Aim of the task: Could you recast the records below as a numbered list, skipping any blank lines and leaving the pictures out of your answer?
START Study material
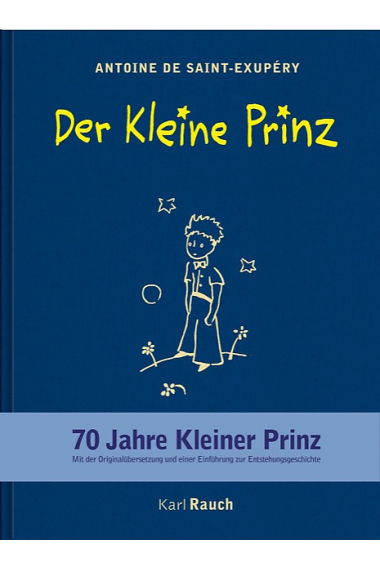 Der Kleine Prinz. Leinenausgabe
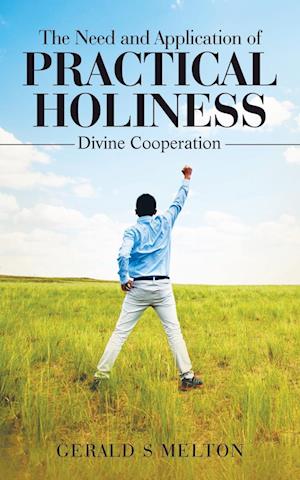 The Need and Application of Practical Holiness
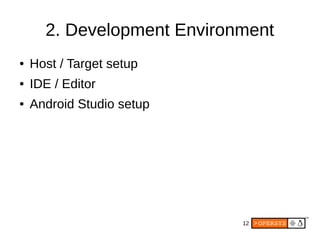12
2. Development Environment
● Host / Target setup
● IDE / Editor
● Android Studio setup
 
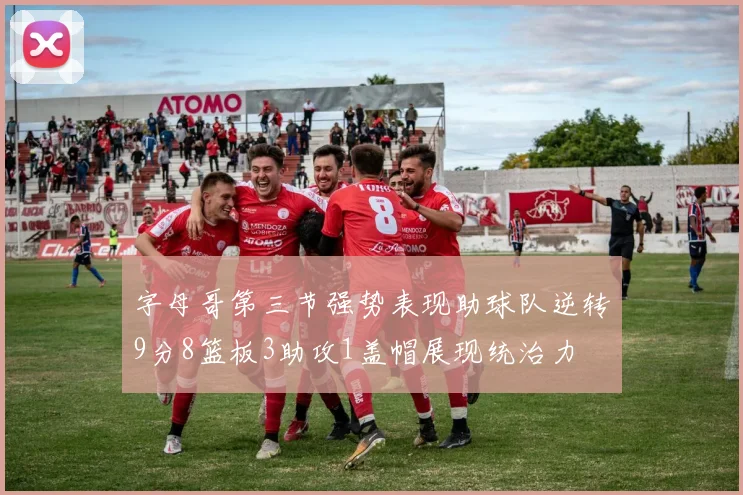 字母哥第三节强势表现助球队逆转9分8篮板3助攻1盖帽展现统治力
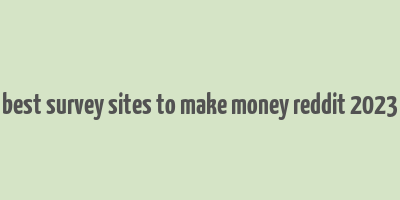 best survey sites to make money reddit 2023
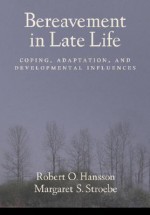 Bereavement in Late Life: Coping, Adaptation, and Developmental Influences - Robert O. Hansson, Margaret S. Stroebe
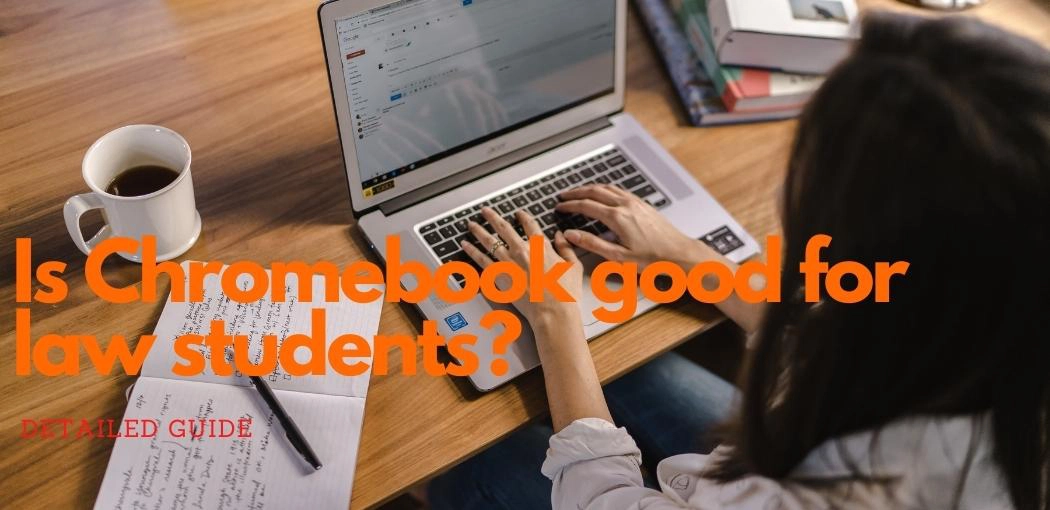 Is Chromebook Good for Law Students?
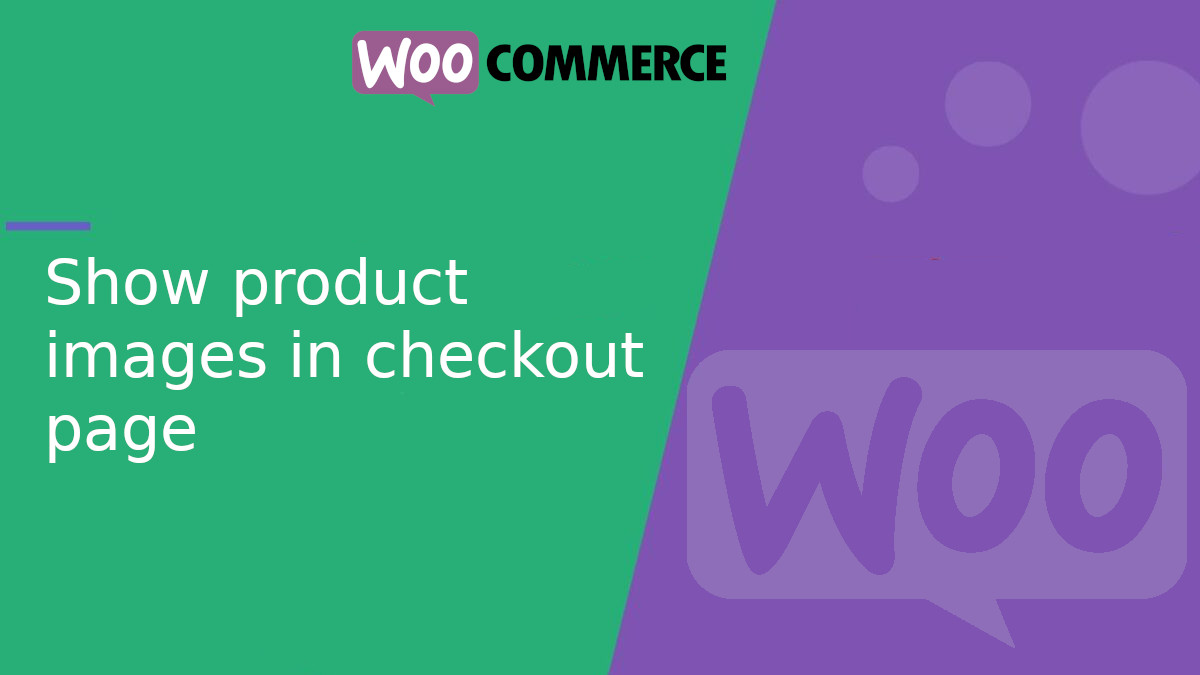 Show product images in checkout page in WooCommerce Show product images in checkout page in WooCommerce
END Study material
Solved problem:
1.  Der Kleine Prinz. Leinenausgabe
2.  The Need and Application of Practical Holiness
3. 12
4. 2. Development Environment
5. ● Host / Target setup
6. ● IDE / Editor
7. ● Android Studio setup
8.  字母哥第三节强势表现助球队逆转9分8篮板3助攻1盖帽展现统治力
9.  best survey sites to make money reddit 2023
10.  Bereavement in Late Life: Coping, Adaptation, and Developmental Influences - Robert O. Hansson, Margaret S. Stroebe
11.  Is Chromebook Good for Law Students?
12.  Show product images in checkout page in WooCommerce Show product images in checkout page in WooCommerce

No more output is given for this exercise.